TRECHO DO DOCUMENTO
········

Visitas a locais de privação de liberdade

O que é uma visita de “caráter preventivo”?

Como o nome sugere, visitas de caráter preventivo têm como objetivo prevenir a tortura e outras formas de maus-tratos. O Protocolo Facultativo esclarece que essas visitas devem ser realizadas “com vistas a fortalecer, se necessário, sua proteção [das pessoas privadas de sua liberdade] contra a tortura e outros tratamentos ou penas cruéis, desumanos ou degradantes” (Art.19.a) e “com o objetivo de melhorar o tratamento e as condições das pessoas privadas de liberdade” (Art.19.b).

Em termos mais concretos, uma visita de caráter preventivo pode ser entendida como qualquer visita a um local de privação de liberdade , com o objetivo de identificar causas estruturais de maus-tratos e outros problemas de direitos humanos, para entender questões sistêmicas e encontrar maneiras de resolvê-las. Visitas de caráter preventivo não procuram reagir a incidentes ou alegações específicas, mas garantir que o ambiente de privação de liberdade em si tenha menos probabilidade de dar origem a tais incidentes e alegações. Elas são, portanto, proativas, e podem ocorrer a qualquer momento, mesmo quando não há nenhum problema aparente.

O foco das visitas preventivas está no local de privação de liberdade  entendido como um sistema, e não numa situação individual, enquanto o objetivo final é aumentar a proteção de todos os indivíduos contra a tortura e outros maus-tratos e, de maneira geral, garantir que seus direitos e dignidade sejam respeitados. As visitas de caráter preventivo fazem parte de um diálogo contínuo e construtivo com as autoridades relevantes, para melhorar as condições de privação de liberdade  a longo prazo.

As visitas preventivas podem ser aprofundadas, temáticas, ad hoc ou ter como objetivo fazer o acompanhamento de visitas anteriores.

Quais são os diferentes “tipos” de visitas?

········

INSTRUÇÃO
Por favor, reescreva o trecho do texto sobre visitas preventivas começando em "O foco das visitas" e terminando em "de visitas anteriores.", substituindo "autoridades relevantes" por "autoridades competentes".

ENTRADAS DE DADOS
········

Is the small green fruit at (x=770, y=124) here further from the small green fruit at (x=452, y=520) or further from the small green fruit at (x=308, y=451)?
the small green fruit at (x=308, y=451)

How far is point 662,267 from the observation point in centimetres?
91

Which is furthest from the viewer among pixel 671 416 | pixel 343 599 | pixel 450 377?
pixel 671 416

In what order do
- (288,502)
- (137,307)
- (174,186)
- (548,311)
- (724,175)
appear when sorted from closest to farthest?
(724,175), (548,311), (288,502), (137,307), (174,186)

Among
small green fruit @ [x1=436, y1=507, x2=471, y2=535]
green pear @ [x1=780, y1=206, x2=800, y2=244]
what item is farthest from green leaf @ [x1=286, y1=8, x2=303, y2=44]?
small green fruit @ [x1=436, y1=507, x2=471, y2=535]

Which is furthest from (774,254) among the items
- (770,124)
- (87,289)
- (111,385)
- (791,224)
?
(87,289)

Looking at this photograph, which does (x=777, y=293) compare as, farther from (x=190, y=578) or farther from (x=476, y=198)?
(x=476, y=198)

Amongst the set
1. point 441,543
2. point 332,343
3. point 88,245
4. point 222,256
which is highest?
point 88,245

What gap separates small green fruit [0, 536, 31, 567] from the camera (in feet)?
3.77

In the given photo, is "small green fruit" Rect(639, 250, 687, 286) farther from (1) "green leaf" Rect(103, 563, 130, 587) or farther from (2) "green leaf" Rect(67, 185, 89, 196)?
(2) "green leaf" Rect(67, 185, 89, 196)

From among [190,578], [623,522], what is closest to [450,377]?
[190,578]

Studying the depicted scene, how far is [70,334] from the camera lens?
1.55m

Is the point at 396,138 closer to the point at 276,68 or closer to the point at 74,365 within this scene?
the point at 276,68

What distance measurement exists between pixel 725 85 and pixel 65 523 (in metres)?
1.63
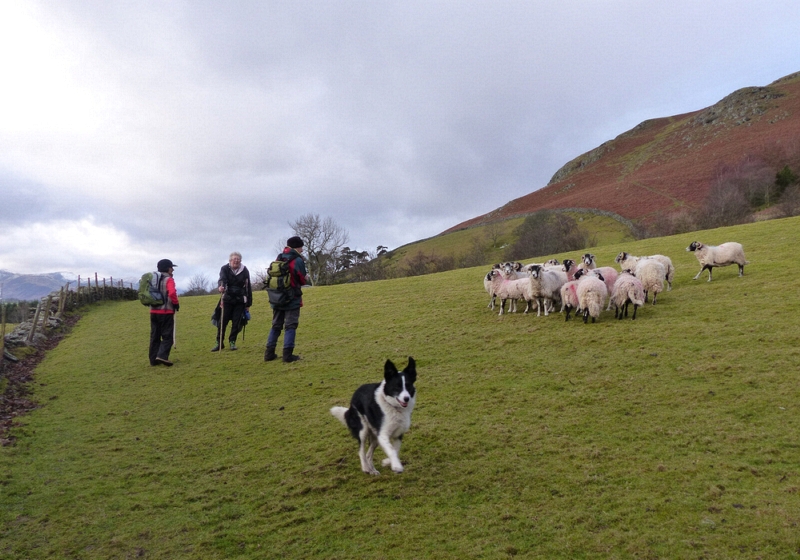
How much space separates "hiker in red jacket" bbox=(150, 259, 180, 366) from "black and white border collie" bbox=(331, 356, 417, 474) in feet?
27.2

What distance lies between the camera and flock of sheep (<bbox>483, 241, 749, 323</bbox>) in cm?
1290

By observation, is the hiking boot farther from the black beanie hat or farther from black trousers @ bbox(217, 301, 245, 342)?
the black beanie hat

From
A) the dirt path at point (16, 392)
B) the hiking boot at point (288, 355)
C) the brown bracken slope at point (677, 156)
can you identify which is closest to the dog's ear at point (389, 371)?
the dirt path at point (16, 392)

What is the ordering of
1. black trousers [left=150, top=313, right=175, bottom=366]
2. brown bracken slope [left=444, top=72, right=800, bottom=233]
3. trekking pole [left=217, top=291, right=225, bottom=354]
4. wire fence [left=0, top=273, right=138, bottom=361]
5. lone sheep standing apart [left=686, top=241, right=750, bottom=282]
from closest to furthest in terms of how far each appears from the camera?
black trousers [left=150, top=313, right=175, bottom=366] < trekking pole [left=217, top=291, right=225, bottom=354] < lone sheep standing apart [left=686, top=241, right=750, bottom=282] < wire fence [left=0, top=273, right=138, bottom=361] < brown bracken slope [left=444, top=72, right=800, bottom=233]

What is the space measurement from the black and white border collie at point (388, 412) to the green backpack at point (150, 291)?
8539mm

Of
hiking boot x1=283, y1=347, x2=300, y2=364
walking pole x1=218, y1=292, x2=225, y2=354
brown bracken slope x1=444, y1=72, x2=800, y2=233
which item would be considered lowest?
hiking boot x1=283, y1=347, x2=300, y2=364

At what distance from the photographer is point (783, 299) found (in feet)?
41.7

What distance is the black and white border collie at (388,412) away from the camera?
5.46 meters

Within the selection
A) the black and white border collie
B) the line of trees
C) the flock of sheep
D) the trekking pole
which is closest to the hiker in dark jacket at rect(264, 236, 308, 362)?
the trekking pole

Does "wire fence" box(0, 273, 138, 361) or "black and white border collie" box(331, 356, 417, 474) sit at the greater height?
"wire fence" box(0, 273, 138, 361)

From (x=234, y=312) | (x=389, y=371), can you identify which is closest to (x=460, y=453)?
(x=389, y=371)

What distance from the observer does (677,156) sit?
3516 inches

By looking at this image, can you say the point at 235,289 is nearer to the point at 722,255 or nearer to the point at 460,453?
the point at 460,453

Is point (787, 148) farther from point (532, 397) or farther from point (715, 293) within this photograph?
point (532, 397)
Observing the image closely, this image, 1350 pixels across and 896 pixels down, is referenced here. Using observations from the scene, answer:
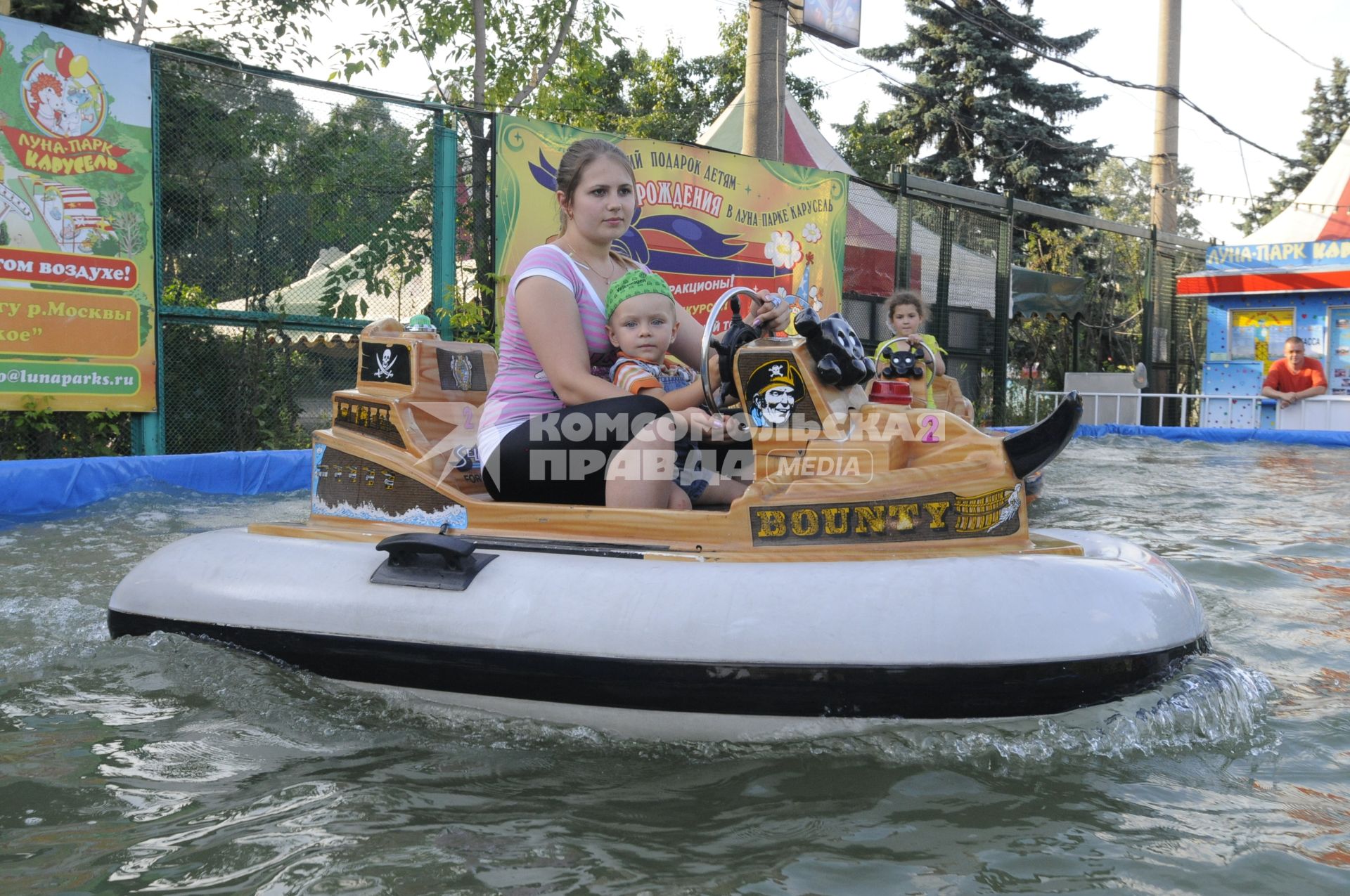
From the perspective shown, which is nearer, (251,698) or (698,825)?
(698,825)

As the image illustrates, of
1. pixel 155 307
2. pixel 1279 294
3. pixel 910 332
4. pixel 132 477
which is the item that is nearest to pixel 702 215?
pixel 910 332

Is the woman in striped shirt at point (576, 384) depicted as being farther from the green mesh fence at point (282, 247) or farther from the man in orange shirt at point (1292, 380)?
the man in orange shirt at point (1292, 380)

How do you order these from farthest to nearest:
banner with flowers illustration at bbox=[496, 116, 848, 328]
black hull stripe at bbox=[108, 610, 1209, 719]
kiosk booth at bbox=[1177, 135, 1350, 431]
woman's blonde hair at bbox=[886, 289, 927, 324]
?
kiosk booth at bbox=[1177, 135, 1350, 431] < banner with flowers illustration at bbox=[496, 116, 848, 328] < woman's blonde hair at bbox=[886, 289, 927, 324] < black hull stripe at bbox=[108, 610, 1209, 719]

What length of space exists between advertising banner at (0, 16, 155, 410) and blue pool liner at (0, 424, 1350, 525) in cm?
39

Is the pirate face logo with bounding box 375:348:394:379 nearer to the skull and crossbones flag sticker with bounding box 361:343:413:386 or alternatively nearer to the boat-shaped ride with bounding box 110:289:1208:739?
the skull and crossbones flag sticker with bounding box 361:343:413:386

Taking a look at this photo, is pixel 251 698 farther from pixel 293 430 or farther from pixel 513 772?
pixel 293 430

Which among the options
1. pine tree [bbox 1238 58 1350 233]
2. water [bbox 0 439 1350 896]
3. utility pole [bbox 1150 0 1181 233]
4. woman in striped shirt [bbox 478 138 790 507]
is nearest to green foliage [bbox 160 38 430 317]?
water [bbox 0 439 1350 896]

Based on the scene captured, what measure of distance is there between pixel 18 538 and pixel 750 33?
696 cm

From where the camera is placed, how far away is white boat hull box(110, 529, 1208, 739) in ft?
8.24

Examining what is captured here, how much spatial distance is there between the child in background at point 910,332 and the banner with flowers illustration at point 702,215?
4.60 feet

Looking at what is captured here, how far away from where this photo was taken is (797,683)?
255 cm

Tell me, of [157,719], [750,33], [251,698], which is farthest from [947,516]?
[750,33]

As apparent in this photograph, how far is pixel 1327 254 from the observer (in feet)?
49.0

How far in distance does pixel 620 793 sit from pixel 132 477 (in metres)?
5.28
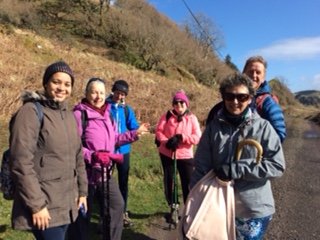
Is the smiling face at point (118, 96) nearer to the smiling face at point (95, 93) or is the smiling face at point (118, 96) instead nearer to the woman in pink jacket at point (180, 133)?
the woman in pink jacket at point (180, 133)

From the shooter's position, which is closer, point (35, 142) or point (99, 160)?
point (35, 142)

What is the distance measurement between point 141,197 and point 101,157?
354cm

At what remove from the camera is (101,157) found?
4.37 meters

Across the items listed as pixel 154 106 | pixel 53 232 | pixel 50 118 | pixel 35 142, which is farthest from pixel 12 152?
pixel 154 106

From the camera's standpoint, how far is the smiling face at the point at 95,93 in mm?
4488

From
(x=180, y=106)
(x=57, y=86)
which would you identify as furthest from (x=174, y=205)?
(x=57, y=86)

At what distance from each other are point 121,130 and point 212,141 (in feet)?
8.93

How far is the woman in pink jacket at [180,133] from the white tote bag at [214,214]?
2.79m

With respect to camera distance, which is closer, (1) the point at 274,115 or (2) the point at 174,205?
(1) the point at 274,115

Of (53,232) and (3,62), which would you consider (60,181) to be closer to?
(53,232)

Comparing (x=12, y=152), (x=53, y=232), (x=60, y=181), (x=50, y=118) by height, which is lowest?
(x=53, y=232)

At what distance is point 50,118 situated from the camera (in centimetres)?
312

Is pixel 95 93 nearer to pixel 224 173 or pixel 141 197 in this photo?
pixel 224 173

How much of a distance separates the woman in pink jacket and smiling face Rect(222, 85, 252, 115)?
9.12 ft
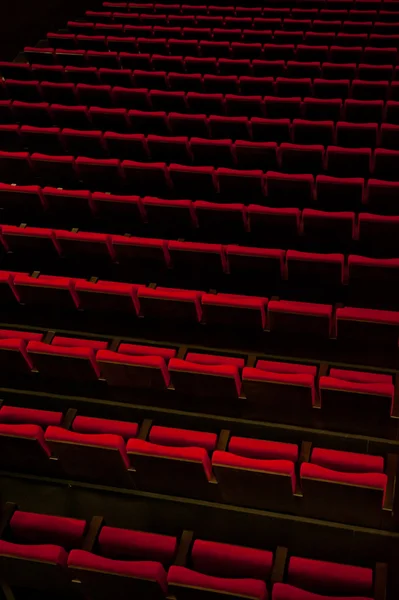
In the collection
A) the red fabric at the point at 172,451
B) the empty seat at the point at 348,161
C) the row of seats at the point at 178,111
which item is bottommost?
the red fabric at the point at 172,451

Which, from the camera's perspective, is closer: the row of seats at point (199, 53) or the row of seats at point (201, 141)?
the row of seats at point (201, 141)

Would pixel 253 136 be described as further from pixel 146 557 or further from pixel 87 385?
pixel 146 557

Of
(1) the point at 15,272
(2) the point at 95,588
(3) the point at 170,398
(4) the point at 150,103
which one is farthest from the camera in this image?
(4) the point at 150,103

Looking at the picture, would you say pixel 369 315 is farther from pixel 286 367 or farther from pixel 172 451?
pixel 172 451

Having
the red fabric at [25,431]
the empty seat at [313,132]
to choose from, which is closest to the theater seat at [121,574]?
the red fabric at [25,431]

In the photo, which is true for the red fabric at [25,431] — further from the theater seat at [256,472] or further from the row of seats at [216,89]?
the row of seats at [216,89]

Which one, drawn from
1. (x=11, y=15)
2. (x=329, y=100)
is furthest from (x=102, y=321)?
(x=11, y=15)

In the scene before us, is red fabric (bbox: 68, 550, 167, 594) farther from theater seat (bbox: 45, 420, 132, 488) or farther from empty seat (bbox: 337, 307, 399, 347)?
empty seat (bbox: 337, 307, 399, 347)
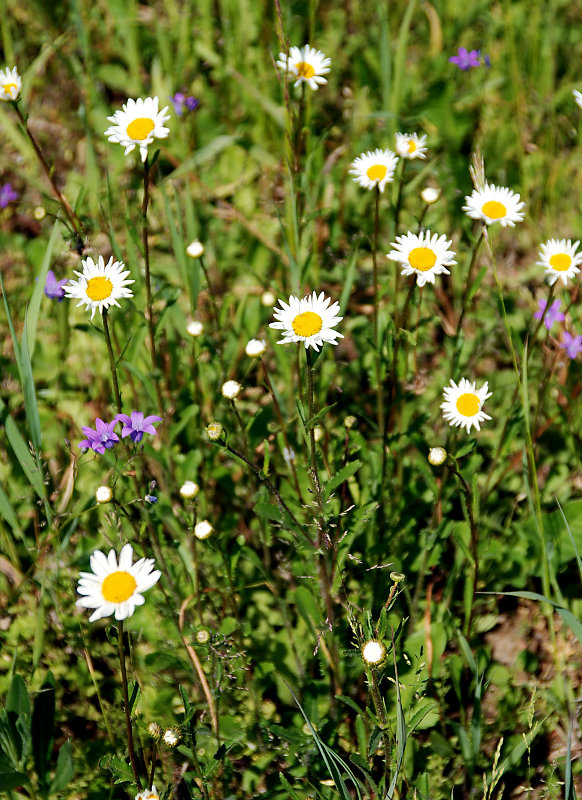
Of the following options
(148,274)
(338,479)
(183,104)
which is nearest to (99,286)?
(148,274)

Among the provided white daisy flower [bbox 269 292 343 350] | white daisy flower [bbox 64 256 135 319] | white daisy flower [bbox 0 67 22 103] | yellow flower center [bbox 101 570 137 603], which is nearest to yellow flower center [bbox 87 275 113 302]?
white daisy flower [bbox 64 256 135 319]

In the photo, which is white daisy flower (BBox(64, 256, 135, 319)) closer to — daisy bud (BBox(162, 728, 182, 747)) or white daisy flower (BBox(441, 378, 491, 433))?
white daisy flower (BBox(441, 378, 491, 433))

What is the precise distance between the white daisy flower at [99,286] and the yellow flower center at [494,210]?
111 centimetres

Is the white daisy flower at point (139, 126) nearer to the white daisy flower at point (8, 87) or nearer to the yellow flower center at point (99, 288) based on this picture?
the white daisy flower at point (8, 87)

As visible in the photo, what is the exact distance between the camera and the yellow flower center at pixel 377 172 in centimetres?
242

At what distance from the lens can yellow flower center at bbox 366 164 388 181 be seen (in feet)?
7.93

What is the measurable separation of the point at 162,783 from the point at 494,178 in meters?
3.00

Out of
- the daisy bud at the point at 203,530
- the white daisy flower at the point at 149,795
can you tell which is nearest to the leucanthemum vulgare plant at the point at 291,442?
the white daisy flower at the point at 149,795

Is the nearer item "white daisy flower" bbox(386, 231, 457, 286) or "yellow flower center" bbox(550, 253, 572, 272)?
"white daisy flower" bbox(386, 231, 457, 286)

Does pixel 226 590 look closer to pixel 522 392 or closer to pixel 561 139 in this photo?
pixel 522 392

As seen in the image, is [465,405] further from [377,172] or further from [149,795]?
[149,795]

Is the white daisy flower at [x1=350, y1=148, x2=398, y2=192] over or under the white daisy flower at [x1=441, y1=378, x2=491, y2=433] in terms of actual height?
over

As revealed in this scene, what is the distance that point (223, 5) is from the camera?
392cm

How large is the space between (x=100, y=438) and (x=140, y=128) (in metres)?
0.92
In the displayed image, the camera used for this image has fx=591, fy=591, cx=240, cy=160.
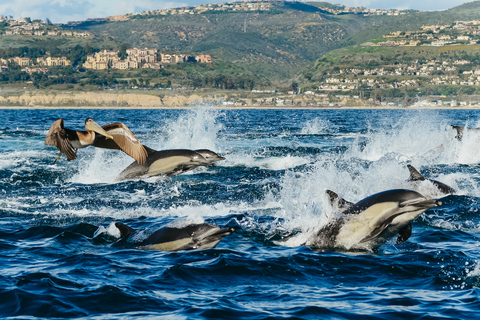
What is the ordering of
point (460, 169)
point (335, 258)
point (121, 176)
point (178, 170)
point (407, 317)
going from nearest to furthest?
→ point (407, 317) < point (335, 258) < point (178, 170) < point (121, 176) < point (460, 169)

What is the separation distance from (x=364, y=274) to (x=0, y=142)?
3029 centimetres

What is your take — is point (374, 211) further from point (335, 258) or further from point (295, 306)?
Answer: point (295, 306)

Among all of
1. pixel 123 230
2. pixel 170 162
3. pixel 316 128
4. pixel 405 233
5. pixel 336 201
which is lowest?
pixel 316 128

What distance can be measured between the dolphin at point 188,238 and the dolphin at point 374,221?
1.67 m

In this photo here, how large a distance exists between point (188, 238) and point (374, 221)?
3.07m

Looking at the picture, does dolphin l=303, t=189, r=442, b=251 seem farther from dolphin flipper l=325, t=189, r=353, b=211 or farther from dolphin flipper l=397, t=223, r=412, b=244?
dolphin flipper l=325, t=189, r=353, b=211

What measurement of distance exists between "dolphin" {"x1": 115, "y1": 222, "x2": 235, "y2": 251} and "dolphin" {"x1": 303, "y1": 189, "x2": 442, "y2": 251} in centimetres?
167

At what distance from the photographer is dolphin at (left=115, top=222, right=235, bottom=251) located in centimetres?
991

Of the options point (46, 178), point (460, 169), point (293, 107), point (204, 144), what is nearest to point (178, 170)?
point (46, 178)

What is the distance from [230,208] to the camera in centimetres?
1420

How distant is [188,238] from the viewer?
32.6 ft

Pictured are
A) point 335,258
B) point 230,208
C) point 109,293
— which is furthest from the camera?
point 230,208

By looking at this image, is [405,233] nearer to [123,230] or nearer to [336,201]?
[336,201]

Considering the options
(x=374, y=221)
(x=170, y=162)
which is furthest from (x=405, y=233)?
(x=170, y=162)
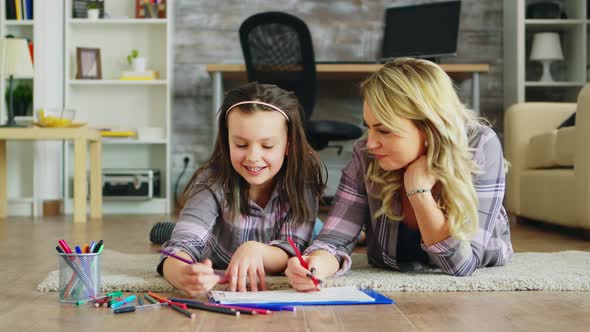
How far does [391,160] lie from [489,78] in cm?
334

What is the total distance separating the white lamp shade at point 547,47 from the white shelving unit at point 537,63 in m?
0.08

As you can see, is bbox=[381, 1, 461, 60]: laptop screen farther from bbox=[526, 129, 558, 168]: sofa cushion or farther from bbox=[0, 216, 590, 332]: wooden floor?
bbox=[0, 216, 590, 332]: wooden floor

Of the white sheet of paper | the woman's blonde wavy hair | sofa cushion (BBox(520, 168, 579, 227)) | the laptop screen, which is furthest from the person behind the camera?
the laptop screen

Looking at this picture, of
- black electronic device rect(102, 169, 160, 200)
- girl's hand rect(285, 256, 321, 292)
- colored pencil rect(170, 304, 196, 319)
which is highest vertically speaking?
girl's hand rect(285, 256, 321, 292)

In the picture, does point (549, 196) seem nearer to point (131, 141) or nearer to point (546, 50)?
point (546, 50)

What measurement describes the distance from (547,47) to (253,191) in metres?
3.15

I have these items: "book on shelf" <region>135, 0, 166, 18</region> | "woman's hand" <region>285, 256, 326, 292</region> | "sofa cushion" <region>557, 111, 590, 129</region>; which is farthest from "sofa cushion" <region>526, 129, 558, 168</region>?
"book on shelf" <region>135, 0, 166, 18</region>

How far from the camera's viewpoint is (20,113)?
419cm

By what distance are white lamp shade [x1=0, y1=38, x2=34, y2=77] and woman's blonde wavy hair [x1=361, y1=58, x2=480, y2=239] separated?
111 inches

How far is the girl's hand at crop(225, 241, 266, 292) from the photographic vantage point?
1.30m

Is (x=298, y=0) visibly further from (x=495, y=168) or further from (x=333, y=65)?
(x=495, y=168)

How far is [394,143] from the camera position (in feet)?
4.50

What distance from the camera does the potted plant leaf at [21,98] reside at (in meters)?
4.17

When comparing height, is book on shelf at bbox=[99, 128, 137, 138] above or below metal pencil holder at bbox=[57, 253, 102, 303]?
above
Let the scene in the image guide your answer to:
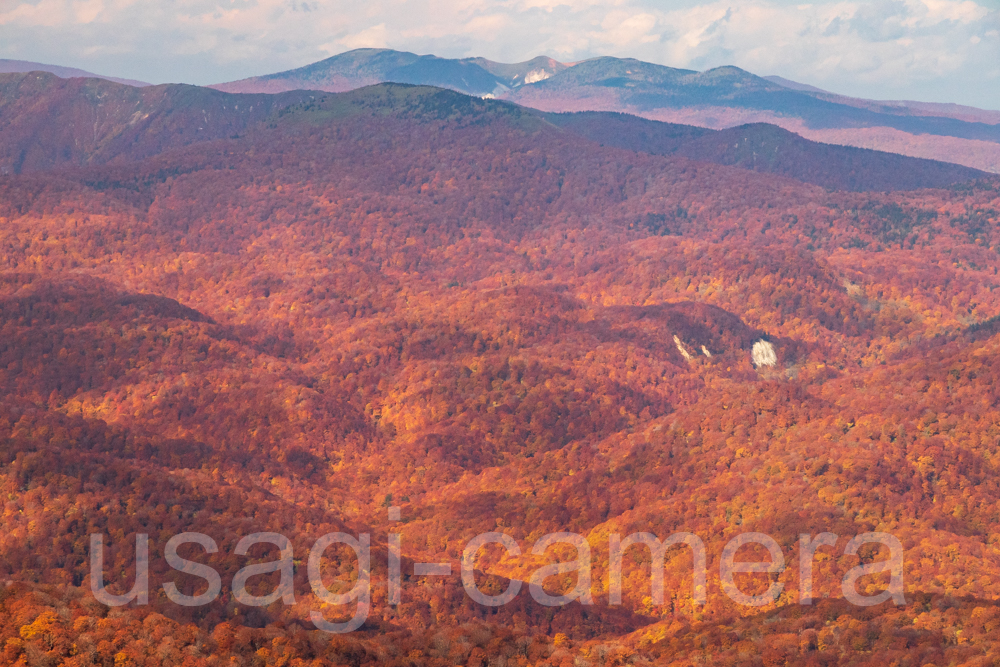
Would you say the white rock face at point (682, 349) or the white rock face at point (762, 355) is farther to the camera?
the white rock face at point (762, 355)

········

RESULTADO CORRETO
O foco das visitas preventivas está no local de privação de liberdade  entendido como um sistema, e não numa situação individual, enquanto o objetivo final é aumentar a proteção de todos os indivíduos contra a tortura e outros maus-tratos e, de maneira geral, garantir que seus direitos e dignidade sejam respeitados. As visitas de caráter preventivo fazem parte de um diálogo contínuo e construtivo com as autoridades competentes, para melhorar as condições de privação de liberdade  a longo prazo.

As visitas preventivas podem ser aprofundadas, temáticas, ad hoc ou ter como objetivo fazer o acompanhamento de visitas anteriores.